■ Exercise goal:
Exactly as written, print each of the entries.

[Spatial localization data]
========================================================================
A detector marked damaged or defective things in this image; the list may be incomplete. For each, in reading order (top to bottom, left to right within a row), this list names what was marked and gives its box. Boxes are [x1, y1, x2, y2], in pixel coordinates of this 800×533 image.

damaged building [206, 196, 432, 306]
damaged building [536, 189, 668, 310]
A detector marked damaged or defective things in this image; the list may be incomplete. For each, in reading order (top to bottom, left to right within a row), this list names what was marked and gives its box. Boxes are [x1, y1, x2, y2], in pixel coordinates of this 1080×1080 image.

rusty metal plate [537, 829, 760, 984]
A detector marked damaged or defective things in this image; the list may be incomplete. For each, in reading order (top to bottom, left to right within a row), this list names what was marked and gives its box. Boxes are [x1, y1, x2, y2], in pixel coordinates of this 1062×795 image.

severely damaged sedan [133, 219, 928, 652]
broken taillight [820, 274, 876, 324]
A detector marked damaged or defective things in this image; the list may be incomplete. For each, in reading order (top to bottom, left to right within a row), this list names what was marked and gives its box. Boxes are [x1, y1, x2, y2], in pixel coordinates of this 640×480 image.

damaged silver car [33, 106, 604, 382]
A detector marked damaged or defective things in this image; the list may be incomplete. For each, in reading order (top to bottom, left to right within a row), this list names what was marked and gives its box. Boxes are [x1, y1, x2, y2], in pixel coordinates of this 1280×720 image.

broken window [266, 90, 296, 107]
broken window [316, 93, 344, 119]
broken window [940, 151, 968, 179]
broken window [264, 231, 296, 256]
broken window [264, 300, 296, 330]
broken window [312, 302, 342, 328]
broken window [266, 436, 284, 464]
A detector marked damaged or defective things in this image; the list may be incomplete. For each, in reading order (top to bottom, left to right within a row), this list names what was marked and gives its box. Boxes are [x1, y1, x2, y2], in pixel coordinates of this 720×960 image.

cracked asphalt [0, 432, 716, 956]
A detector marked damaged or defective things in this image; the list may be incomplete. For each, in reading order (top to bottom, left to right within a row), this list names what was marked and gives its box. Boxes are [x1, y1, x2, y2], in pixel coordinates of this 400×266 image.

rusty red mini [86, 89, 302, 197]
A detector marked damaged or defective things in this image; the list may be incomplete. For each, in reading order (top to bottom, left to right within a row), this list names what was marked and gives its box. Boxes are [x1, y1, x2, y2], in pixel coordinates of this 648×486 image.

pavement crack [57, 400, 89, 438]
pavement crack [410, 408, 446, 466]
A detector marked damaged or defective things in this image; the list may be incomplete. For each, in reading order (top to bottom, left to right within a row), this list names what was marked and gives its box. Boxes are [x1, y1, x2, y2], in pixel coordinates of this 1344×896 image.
========================================================================
■ Task response:
A detector marked damaged or defective things in this image; the list may be incomplete. For each, in reading order (top to bottom, left to right within a row), this list names what was marked and gives its box. Boxes are [x1, y1, x2, y2], in pixel coordinates of this 800×533 image.

damaged building [206, 196, 432, 306]
damaged building [536, 189, 668, 310]
A detector marked damaged or defective things in this image; the list may be incomplete. For each, in reading order (top to bottom, left to right within a row), this list names what was marked and gives its box. Boxes are [x1, y1, x2, y2], in pixel coordinates of this 1080×1080 image.

rusty metal plate [537, 829, 760, 984]
A detector marked damaged or defective things in this image; the list may be incomplete. For each, in reading order (top to bottom, left to right within a row), this list names what was marked and gives its box. Boxes are [x1, y1, x2, y2], in pixel coordinates of this 1062×795 image.

severely damaged sedan [133, 219, 928, 652]
broken taillight [820, 274, 876, 324]
A detector marked damaged or defective things in this image; the list may be incomplete. For each, in reading order (top to bottom, left to right within a row), this list names what was marked and gives its box. Boxes are [x1, y1, x2, y2], in pixel coordinates of this 640×480 image.

damaged silver car [33, 106, 604, 382]
A detector marked damaged or defective things in this image; the list may be incomplete. For each, in reading order (top to bottom, left to right within a row), this list names what was marked and gives its box. Boxes are [x1, y1, x2, y2], in pixel coordinates of this 1280×720 image.

broken window [266, 90, 296, 107]
broken window [316, 93, 344, 119]
broken window [940, 151, 968, 179]
broken window [264, 231, 296, 256]
broken window [264, 300, 296, 330]
broken window [312, 302, 342, 328]
broken window [266, 436, 284, 464]
A detector marked damaged or defective things in this image; the list may be incomplete. For each, in reading order (top to bottom, left to right within a row), this list names what was marked and gives its box. Boxes are [x1, y1, x2, y2], in pixel coordinates of this 720×960 image.

cracked asphalt [0, 432, 716, 956]
A detector marked damaged or defective things in this image; the list may be incomplete. For each, in reading order (top to bottom, left to right within a row), this list names what was marked and gives its box. Boxes are [x1, y1, x2, y2], in pixel coordinates of this 400×266 image.

rusty red mini [86, 89, 302, 197]
A detector marked damaged or defective things in this image; the list may be incomplete. For each, in reading order (top to bottom, left to right within a row), this list names what was marked and gives its box. Boxes are [x1, y1, x2, y2], in pixel coordinates of this 648×486 image.

pavement crack [57, 400, 89, 438]
pavement crack [410, 408, 446, 466]
A detector marked damaged or defective things in this image; the list may be incomplete. For each, in reading order (top to bottom, left to right within a row), this list names what was marked and gives its box. Boxes are [x1, y1, x2, y2], in pixel coordinates of this 1344×896 image.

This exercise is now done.